Sentía que lloraba y me hundía por dentro, pero hacia afuera estaba seria, tranquila, como si fuera a negociar algo, sabía que por lo menos iba a negociar mi vida. Él tenía 1.80, yo un poco más de un metro y medio. 40 kilos frente a 80. No tenía la menor posibilidad de salir sin que me viole. Seguía sentada esperando algo que era inminente. Nunca tuve tanto miedo de morir como en ese momento. Estaba aterrorizada y paralizada, lo único que funcionaba era mi cerebro planeando formas inútiles de escape, mi cuerpo no respondía ni siquiera para pararme, ir al baño, encerrarme. “Si me paro me va a agarrar de los pelos, si me quedo acá me va a moler a golpes”.

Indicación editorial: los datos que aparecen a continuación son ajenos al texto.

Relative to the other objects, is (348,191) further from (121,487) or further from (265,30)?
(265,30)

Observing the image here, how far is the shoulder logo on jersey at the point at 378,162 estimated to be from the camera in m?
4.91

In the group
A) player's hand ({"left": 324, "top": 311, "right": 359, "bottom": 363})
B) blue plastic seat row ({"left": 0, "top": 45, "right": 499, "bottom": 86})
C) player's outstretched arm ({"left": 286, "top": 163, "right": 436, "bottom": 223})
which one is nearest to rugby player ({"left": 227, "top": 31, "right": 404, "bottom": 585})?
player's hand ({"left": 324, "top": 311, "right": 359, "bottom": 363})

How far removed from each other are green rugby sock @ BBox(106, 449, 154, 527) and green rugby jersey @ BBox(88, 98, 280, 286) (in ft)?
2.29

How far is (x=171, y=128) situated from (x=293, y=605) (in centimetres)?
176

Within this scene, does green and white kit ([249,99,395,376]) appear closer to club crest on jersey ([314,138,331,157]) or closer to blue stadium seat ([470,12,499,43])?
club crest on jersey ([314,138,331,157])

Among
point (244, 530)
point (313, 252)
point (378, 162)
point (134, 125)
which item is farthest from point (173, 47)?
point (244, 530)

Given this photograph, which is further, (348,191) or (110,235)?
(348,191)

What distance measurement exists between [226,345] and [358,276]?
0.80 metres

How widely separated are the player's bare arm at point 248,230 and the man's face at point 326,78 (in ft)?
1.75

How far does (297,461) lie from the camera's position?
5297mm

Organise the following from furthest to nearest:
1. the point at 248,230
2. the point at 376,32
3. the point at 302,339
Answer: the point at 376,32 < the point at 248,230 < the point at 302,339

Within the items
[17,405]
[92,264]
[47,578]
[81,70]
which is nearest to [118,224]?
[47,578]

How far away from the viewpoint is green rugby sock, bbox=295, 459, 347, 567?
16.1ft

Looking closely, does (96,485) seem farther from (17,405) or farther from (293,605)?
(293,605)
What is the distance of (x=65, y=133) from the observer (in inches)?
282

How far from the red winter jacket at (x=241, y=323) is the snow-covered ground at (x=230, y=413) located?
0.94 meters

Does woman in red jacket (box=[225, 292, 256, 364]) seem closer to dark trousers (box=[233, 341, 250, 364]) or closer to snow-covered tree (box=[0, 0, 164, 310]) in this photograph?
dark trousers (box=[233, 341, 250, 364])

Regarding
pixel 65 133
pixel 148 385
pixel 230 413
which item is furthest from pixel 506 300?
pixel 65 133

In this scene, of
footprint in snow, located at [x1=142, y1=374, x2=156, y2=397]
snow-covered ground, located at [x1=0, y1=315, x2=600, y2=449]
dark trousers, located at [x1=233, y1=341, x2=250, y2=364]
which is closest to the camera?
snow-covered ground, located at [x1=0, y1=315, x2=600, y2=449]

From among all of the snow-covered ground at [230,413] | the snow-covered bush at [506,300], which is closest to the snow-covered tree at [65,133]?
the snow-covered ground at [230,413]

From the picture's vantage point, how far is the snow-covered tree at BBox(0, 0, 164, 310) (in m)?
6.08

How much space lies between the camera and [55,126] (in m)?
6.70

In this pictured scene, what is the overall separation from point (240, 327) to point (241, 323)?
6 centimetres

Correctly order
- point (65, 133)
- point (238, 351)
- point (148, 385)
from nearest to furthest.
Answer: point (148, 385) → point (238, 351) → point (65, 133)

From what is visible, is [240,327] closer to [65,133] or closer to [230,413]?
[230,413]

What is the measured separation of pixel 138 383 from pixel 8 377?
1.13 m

Y seguía sentada, hasta que dejó de golpear la pared, abrió la puerta y se fue. No sé cuántos hombres viven experiencias así de terroríficas con mujeres, pero puedo calcular cuántas mujeres han pasado por experiencias como estas. La mayoría. Y la mayoría no denuncia. Yo no denuncié a este tipejo que me golpeó, como no he denunciado tantas cosas, porque quería dejarlas atrás, como un recuerdo que ya no vuelve a ser habitado, pero vuelve cada vez que una mujer sufre una violencia.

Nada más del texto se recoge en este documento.